Hasil
Karakteristik Lahan Sub DAS Way Semah
Berdasarkan hasil identifikasi, penggunaan lahan pada Sub DAS Way Semah dikelompokkan menjadi lima jenis penggunaan lahan yaitu Hutan Primer (998 ha), Kebun Campuran (13 706 ha), Perkebunan (6 731 ha), areal penggunaan lain (1 179 ha) dan Sawah (2 519 ha). Dari kelima jenis penggunaan lahan tersebut, kebun campuran merupakan yang terluas, mencapai 54.53% dari luas Sub DAS Way Semah yaitu 25 135 ha. Topografi Sub DAS Way Semah dikelompokkan ke dalam lima kelas yaitu kelas lereng I (0 sampai 8%) seluas 16 182.10 ha, kelas lereng II (8 sampai 15%) seluas 5 055 ha, kelas lereng III (15 sampai 25%) seluas 1 735 ha, kelas lereng IV (25 sampai 40%) seluas 1 347 ha , dan kelas V (>40%) dengan luas 815 ha. Sebagian besar wilayah Sub DAS Way Semah (64.38%) berada pada kondisi datar atau kelas lereng I (0 sampai 8%). Jenis tanah yang terdapat di Sub DAS Way Semah dikelompokkan ke dalam 4 jenis kelompok tanah yaitu Dystropepts (15 887 ha), Humitropepts (4 293 ha), Tropudults (4 788 ha) dan Paleudults (166 ha). Tanah di Sub DAS Way Semah didominasi oleh jenis Dystropepts yaitu 63.21% dari luas sub DAS.
Dari kondisi di atas, dibuat satuan lahan yang dijadikan lokasi pengamatan intensif. Satuan lahan tersebut diperoleh dari hasil overlay tiga jenis peta yaitu peta penggunaan lahan (Lampiran 1), peta kelas lereng (Lampiran2), dan peta jenis tanah (Lampiran 3). Lokasi pengamatan intensif ini dtentukan dengan pertimbangan bahwa pada lokasi tersebut terdapat satuan-satuan lahan yang mewakili seluruh jenis satuan lahan yang terdapat di Sub DAS Way Semah. Selanjutnya diambil sebanyak 14 satuan lahan untuk dijadikan satuan lahan pengamatan intensif yang tersebar dalam lokasi pengamatan seluas 9 720 ha. Satuan lahan pengamatan intersif tersebut merupakan keterwakilan dari penggunaan lahan berupa hutan primer sebanyak 2 satuan lahan (128.47 ha), kebun campuran 11 satuan lahan (9 580 ha), dan sawah 1 satuan lahan (12.43 ha).

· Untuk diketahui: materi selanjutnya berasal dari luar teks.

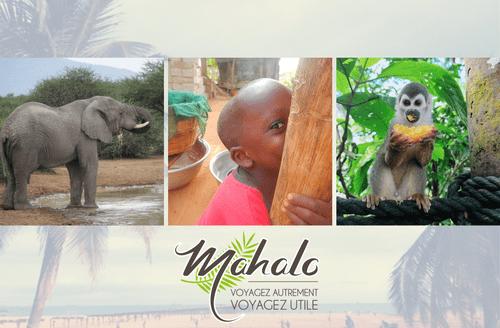 Mahalo, le volontariat humanitaire et écologique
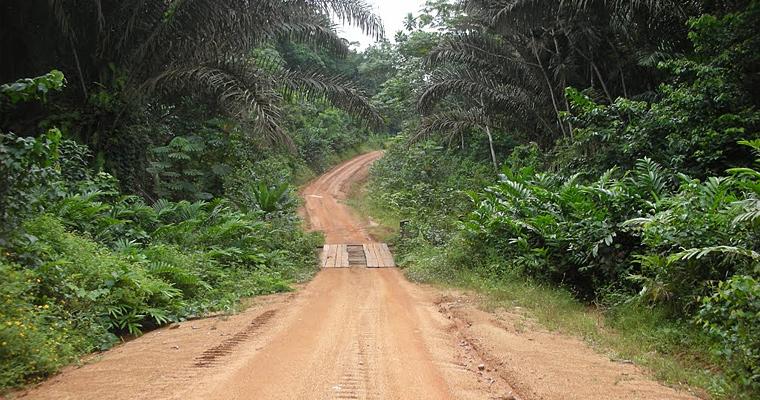 Дорога в джунглях, Нигерия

Pada ke-14 lokasi pengamatan intensif di atas dilakukan pengamatan biofisik meliputi kelerengan, erosi yang terjadi, tekstur tanah, kepekaan erosi, permeabilitas, drainase, batuan, dan ancaman banjir. Kelerengan yang landai berada pada satuan lahan 52, 46, 91, 119, 154, 159 dan 162. Lahan-lahan tersebut berada pada topografi datar berombak (0 sampai 8 %) sampai agak miring atau bergelombang (8 sampai 15 %). Lereng yang landai akan mengurangi kecepatan aliran permukaan, sehingga material yang terangkut lebih lama sampai di ujung lereng dan endapan yang terbentuk umumnya berupa material tanah yang halus. Lahan dengan topografi miring atau berbukit (15 sampai 25 %) sampai bergunung (25 sampai 40%) berada pada satuan lahan 63, 95,107, dan 168. Pada lahan dengan kemiringan tersebut, lereng yang curam menyebabkan kecepatan aliran permukaan menjadi lebih cepat dan material yang terangkut lebih cepat sampai di ujung lereng. Semakin miring lereng, maka jumlah tanah yang terpercik oleh tumbukan butir-butir hujan semakin banyak (Arsyad 2010). Pada unit lahan 1, dan 8 dengan penggunaan lahan berupa hutan, tidak tampak terjadi erosi, hal ini
disebabkan oleh kondisi tanaman yang rapat. Meskipun unit lahan 8 berada pada topografi berbukit (25 sampai 40%), tetapi kondisi tegakan yang rapat dengan pohon dan tanaman penutup tanah, melindungi tanah dari pukulan air hujan, karena energi perusak hujan dapat diredam oleh tajuk tanaman yang rapat. Demikian juga dengan unit lahan 273 berupa sawah kemungkinan kecil untuk terjadi erosi (e0) pada kondisi topografi yang datar (0 sampai 8%). Kepekaan erosi atau erodibilitas tanah (K) dipengaruhi oleh tekstur tanah, permeabilitas dan bahan organik. Umumnya lahan-lahan pada lokasi pengamatan intensif mempunyai kepekaan erosi rendah (KE2) sampai sedang (KE3) yaitu pada semua satuan lahan kecuali 119, 162, dan 168 dengan nilai K di atas 0,33. Artinya lahan dengan kepekaan erosi rendah sampai sedang, tahan sampai peka terhadap erosi sedangkan lahan dengan kepekaan erosi tinggi rentan terhadap terjadinya erosi. Pada lokasi pengamatan juga tidak terdapat adanya batu-batuan dan tidak ada genangan air yang terjadi.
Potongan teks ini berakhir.